## Listing
· · ·

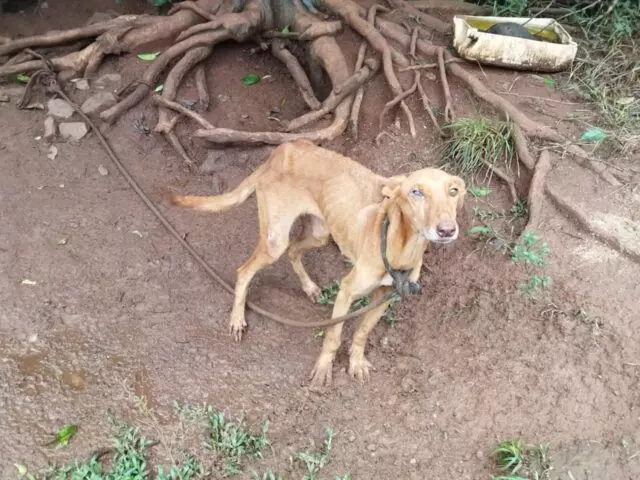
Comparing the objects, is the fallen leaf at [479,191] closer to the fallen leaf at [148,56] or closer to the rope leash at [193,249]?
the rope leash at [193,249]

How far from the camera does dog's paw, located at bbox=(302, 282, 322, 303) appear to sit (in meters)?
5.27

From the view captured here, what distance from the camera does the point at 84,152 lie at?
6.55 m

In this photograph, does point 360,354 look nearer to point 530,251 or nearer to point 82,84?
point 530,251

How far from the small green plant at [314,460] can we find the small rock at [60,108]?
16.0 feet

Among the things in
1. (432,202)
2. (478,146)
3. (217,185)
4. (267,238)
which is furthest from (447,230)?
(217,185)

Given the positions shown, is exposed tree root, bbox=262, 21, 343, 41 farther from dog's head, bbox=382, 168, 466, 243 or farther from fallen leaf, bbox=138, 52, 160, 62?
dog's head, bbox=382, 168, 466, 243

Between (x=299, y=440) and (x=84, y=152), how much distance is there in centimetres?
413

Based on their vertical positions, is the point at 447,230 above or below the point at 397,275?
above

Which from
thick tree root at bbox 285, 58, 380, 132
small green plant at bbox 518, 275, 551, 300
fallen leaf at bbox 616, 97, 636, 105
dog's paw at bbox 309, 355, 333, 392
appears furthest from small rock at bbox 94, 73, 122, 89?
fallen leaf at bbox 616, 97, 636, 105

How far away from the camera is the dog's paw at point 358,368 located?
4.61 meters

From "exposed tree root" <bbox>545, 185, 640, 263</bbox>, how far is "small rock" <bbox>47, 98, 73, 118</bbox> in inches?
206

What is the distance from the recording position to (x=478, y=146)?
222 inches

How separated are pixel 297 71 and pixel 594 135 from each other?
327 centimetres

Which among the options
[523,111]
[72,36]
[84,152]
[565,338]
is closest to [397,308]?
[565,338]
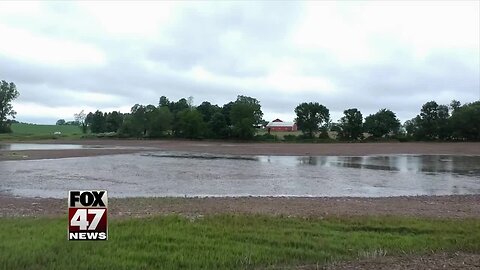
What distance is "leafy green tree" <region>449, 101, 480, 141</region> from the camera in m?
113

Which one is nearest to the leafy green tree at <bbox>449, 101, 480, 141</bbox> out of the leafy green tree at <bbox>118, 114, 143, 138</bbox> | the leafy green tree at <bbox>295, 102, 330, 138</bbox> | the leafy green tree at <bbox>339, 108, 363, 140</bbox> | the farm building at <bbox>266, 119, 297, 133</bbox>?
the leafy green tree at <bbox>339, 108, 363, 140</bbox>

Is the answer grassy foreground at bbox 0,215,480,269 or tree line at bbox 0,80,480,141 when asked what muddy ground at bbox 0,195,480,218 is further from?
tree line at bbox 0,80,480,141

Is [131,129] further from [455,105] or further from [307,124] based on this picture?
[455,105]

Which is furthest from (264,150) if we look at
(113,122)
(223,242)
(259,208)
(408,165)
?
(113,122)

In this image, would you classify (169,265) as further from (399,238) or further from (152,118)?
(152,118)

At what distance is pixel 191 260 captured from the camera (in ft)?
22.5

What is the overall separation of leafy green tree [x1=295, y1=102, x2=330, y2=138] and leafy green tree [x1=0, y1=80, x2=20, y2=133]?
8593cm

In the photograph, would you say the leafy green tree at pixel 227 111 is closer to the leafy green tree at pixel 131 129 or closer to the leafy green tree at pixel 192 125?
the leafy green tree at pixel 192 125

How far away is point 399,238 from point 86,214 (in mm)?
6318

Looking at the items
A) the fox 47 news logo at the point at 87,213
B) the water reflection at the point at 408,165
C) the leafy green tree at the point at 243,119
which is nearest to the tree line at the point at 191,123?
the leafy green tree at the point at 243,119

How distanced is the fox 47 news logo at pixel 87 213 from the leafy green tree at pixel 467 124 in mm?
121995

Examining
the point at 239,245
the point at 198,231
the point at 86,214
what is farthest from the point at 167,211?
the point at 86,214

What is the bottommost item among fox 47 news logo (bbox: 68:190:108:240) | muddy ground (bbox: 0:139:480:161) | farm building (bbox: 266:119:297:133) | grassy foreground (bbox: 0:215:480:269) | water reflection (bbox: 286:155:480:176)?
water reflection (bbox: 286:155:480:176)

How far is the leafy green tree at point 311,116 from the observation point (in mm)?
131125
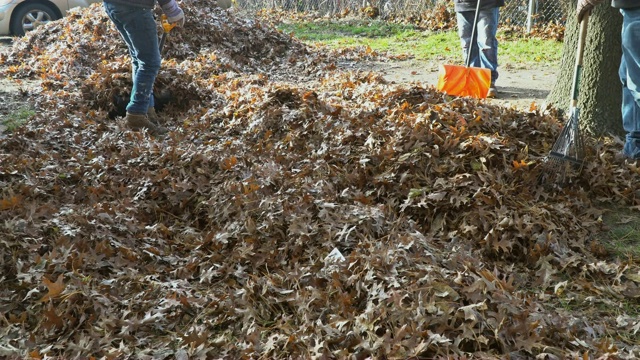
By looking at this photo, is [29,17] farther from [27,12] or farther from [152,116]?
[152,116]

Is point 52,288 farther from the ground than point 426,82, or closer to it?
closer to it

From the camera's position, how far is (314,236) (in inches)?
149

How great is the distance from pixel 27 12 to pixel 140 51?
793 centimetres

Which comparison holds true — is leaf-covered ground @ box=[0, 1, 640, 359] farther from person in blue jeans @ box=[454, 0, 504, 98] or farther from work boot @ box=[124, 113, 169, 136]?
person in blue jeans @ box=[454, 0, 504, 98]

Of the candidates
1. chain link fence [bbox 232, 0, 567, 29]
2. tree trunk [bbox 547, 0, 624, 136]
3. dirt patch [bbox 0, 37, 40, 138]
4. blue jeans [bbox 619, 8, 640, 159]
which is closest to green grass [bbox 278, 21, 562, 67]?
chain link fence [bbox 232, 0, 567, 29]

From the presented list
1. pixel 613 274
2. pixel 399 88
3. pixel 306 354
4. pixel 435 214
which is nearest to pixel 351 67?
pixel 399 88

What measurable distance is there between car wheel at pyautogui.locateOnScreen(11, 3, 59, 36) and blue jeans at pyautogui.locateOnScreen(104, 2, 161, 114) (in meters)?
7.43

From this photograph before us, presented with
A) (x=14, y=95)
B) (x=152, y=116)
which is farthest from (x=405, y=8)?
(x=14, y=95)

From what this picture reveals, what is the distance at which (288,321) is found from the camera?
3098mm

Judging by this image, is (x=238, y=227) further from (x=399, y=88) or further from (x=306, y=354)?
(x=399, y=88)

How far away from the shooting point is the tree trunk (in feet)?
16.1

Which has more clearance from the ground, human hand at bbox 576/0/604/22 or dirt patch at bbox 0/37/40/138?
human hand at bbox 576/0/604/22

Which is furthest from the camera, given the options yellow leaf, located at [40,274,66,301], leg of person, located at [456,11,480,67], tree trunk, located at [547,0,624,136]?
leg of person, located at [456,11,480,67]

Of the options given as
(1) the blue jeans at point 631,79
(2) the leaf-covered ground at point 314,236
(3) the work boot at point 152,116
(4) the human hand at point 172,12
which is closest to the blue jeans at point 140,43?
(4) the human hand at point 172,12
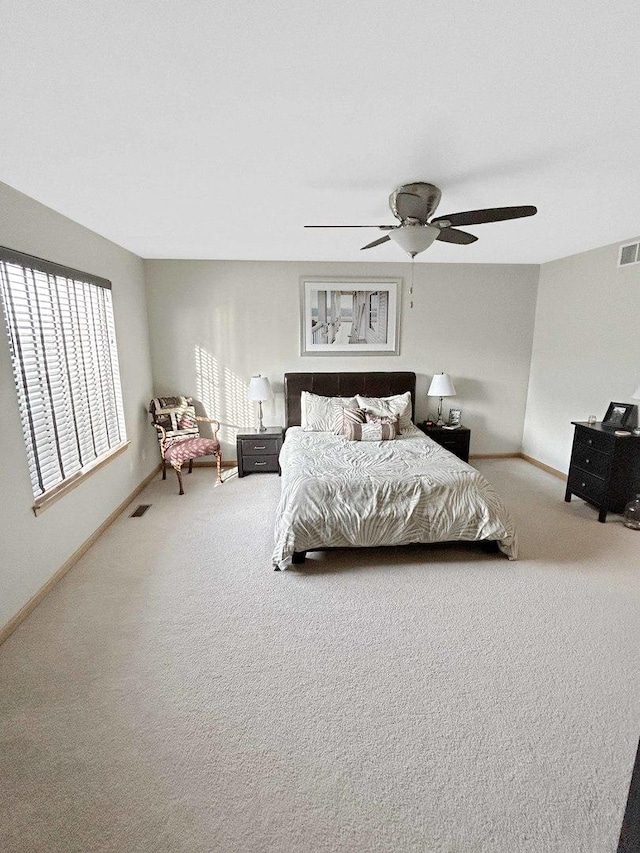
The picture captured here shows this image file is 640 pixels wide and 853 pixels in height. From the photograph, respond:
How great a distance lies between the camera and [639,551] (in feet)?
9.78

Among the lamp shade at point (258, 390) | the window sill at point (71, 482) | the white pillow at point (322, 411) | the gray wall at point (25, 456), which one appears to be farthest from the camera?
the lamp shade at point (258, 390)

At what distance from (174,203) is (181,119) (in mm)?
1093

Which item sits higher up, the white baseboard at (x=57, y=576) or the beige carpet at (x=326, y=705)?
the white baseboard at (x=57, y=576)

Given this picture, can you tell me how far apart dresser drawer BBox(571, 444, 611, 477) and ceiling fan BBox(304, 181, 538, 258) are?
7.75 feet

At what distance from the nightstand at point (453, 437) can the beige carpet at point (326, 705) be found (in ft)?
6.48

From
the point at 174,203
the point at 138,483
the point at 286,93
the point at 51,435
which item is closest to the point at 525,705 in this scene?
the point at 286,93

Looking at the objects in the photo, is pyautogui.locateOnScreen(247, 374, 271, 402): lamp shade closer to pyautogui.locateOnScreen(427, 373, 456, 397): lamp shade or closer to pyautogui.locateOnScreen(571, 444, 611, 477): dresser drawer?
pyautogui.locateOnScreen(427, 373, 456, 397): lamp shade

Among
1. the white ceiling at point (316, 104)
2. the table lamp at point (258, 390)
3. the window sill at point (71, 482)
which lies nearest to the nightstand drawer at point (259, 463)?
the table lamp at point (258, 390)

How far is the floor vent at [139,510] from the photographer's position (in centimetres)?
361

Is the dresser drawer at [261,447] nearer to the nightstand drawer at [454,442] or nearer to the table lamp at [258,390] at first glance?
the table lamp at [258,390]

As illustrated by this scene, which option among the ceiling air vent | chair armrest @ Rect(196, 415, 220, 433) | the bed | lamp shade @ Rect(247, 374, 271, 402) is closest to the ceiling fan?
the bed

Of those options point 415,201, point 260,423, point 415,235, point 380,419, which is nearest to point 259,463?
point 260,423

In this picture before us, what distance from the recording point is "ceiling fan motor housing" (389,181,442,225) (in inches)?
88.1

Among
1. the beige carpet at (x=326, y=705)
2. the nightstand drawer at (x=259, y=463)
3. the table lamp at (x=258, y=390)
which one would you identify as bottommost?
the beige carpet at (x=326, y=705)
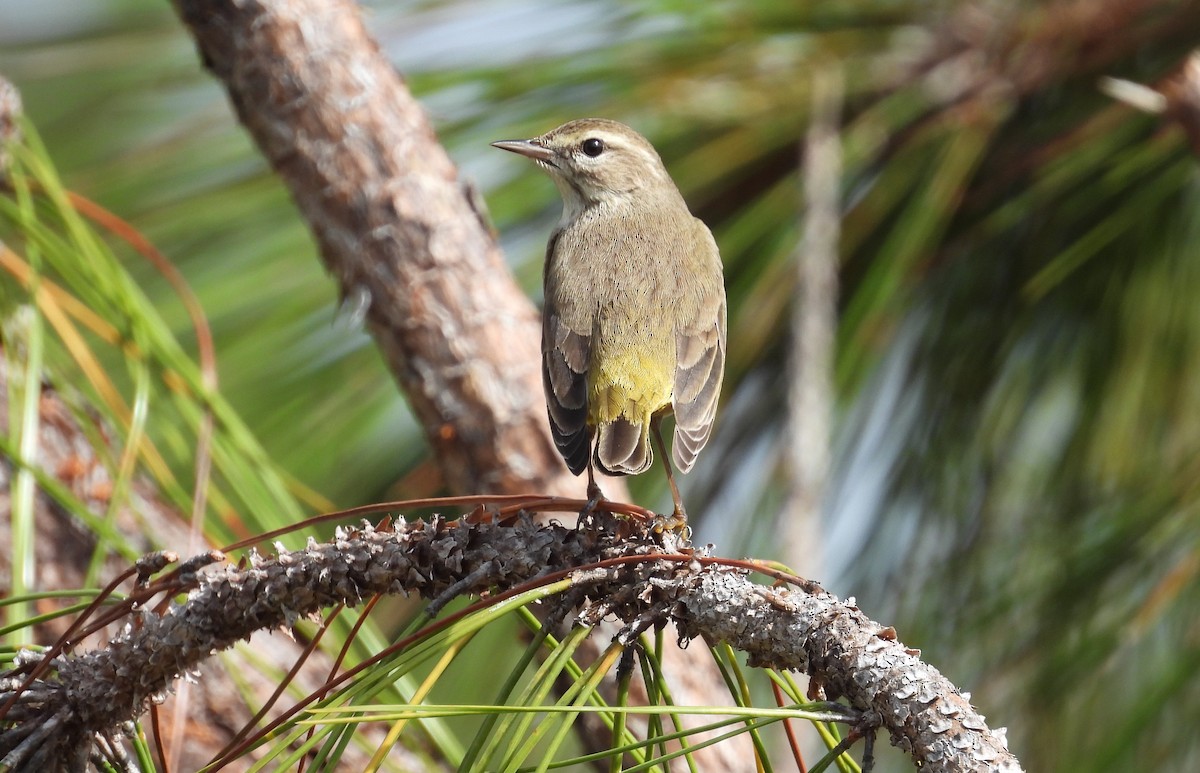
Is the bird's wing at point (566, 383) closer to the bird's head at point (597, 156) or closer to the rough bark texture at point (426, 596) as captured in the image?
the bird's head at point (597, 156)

· · ·

## Short exercise
Reproduce word for word only the lines between the line containing "Given this picture, can" and the end of the listing above, both included, and drop any pictures.

## Task result
Given this picture, can you tell me how far apart dresser drawer BBox(571, 444, 611, 477) and ceiling fan BBox(304, 181, 538, 258) are?
7.75 feet

At what distance from the nightstand at point (453, 437) can the beige carpet at point (326, 705) be found (in ft)?
6.48

From
the point at 174,203
the point at 138,483
the point at 286,93
the point at 51,435
which item is closest to the point at 525,705 in this scene?
the point at 286,93

Looking at the objects in the photo, is pyautogui.locateOnScreen(247, 374, 271, 402): lamp shade closer to pyautogui.locateOnScreen(427, 373, 456, 397): lamp shade or closer to pyautogui.locateOnScreen(571, 444, 611, 477): dresser drawer?
pyautogui.locateOnScreen(427, 373, 456, 397): lamp shade

Among
1. the white ceiling at point (316, 104)
2. the table lamp at point (258, 390)
3. the window sill at point (71, 482)
which lies nearest to the nightstand drawer at point (259, 463)?
the table lamp at point (258, 390)

How far is the floor vent at [139,510] from the photographer's position (in centimetres)?
361

Is the dresser drawer at [261,447] nearer to the nightstand drawer at [454,442] or nearer to the table lamp at [258,390] at first glance?
the table lamp at [258,390]

As illustrated by this scene, which option among the ceiling air vent | chair armrest @ Rect(196, 415, 220, 433) | the bed | lamp shade @ Rect(247, 374, 271, 402) is closest to the ceiling fan?
the bed

Of those options point 415,201, point 260,423, point 415,235, point 380,419, which is nearest to point 259,463?
point 260,423

In this picture before us, what distance from the recording point is "ceiling fan motor housing" (389,181,442,225) (in inches)?
88.1

Among
1. the beige carpet at (x=326, y=705)
2. the nightstand drawer at (x=259, y=463)
3. the table lamp at (x=258, y=390)
which one would you identify as bottommost?
the beige carpet at (x=326, y=705)
Is the bird's wing at point (566, 383) closer to the bird's head at point (597, 156) or closer to the rough bark texture at point (426, 596) as captured in the image?
the bird's head at point (597, 156)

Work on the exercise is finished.